Vector multiply vector vs for loop, type and size dependent performance


#1

Hi,

I am trying to do x’*y vector multiplication. Then I have the function

 function vectorMvector_Int8(x::Array{Int8,1}, y::Array{Int8,1})
     result = x'*y
     result
 end

I have another version that using for loop to do the multiplication

 function vectorMvector2_Int8(x::Array{Int8,1}, y::Array{Int8,1})
     result=0
     n = size(x)[1]
     @inbounds @simd for i in 1:n
         result += x[i]*y[i]
     end
     result
 end

When the vectors are small, vector multiplication are slower than for loop
e.g. a=rand([Int8(0),Int8(1)], 100);b=rand([Int8(0),Int8(1)], 100)
benchmark median for vectorMvector is 75 ns while vectorMvector2 is 29 ns.

When vectors are large, for example a=rand([Int8(0),Int8(1)], 100000);b=rand([Int8(0),Int8(1)], 100000), benchmark median for vectorMvector is 11 μs while vectorMvector2 is 24 μs.

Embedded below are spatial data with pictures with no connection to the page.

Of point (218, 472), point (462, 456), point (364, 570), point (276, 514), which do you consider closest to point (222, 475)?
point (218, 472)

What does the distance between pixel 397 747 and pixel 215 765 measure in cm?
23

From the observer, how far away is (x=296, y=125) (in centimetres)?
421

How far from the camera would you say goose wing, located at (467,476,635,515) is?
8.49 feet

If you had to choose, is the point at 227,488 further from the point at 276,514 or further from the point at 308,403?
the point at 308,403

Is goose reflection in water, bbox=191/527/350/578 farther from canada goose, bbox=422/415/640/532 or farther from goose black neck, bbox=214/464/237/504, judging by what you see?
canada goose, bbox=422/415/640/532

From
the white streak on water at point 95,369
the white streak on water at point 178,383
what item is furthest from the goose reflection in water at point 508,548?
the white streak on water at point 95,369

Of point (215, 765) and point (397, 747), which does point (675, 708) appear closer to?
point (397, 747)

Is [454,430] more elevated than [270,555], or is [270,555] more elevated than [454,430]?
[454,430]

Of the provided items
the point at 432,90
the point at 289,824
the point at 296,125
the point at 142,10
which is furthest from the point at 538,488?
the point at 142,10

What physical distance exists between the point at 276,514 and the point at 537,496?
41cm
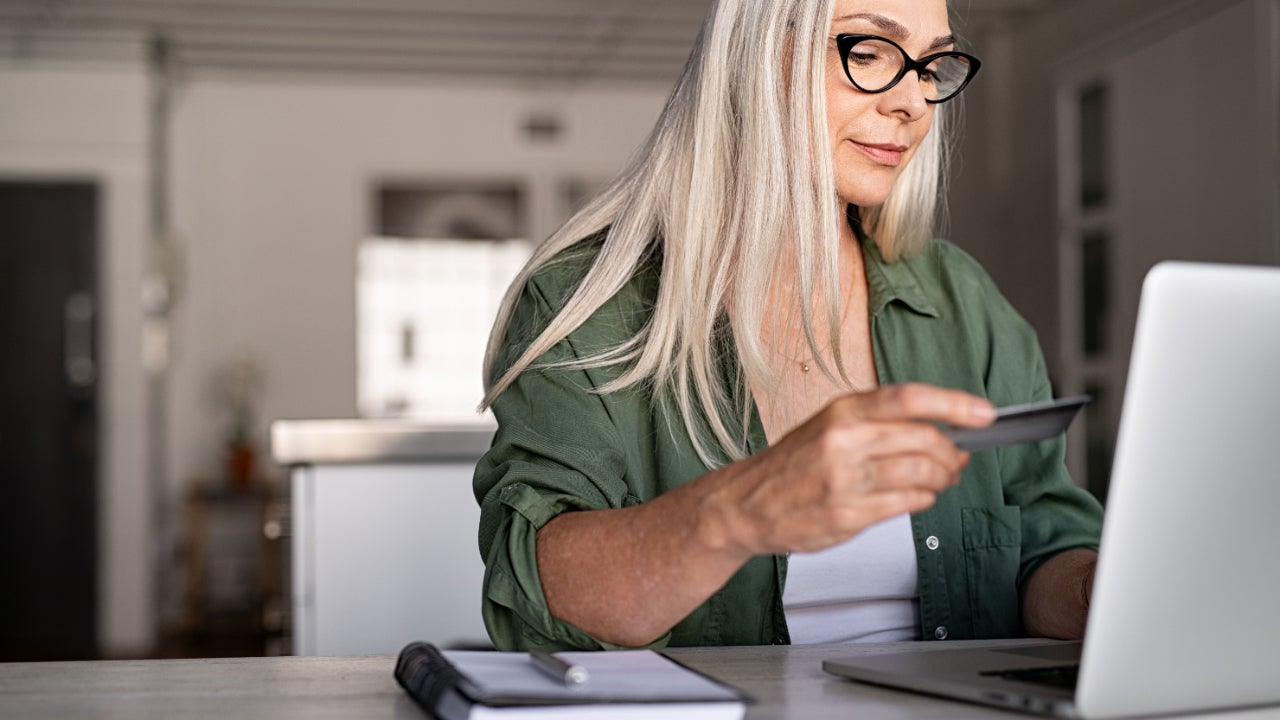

However when x,y is Int64 type, vectorMvector2 seems always a little bit faster than vectorMvector

 function vectorMvector_Int64(x::Array{Int64,1}, y::Array{Int64,1})
     result = x'*y
     result
 end
 function vectorMvector2_Int64(x::Array{Int64,1}, y::Array{Int64,1})
     result=0
     n = size(x)[1]
     @inbounds @simd for i in 1:n
         result += x[i]*y[i]
     end
     result
 end

a=rand([Int64(0),Int64(1)], 100);b=rand([Int64(0),Int64(1)], 100), 31 ns vs 28 ns.
a=rand([Int64(0),Int64(1)], 100000);b=rand([Int64(0),Int64(1)], 100000) 31.734 μs vs 28.916 μs

I prefer to use x’*y because it is more meaningful and less typing. But the performance is complicating my choices. Am I doing something wrong for the x’*y operation to cause slow performance?

Thank you!


#2

If it is always multiplying just 0’s and 1’s, you might try sum( x .& y)


#3

It is 3X slower in the Int64 datatype situation. Although it might relates to another issue, I feel doing element-wise operation then using the sum function is slower than explicitly sum them up like the for loop.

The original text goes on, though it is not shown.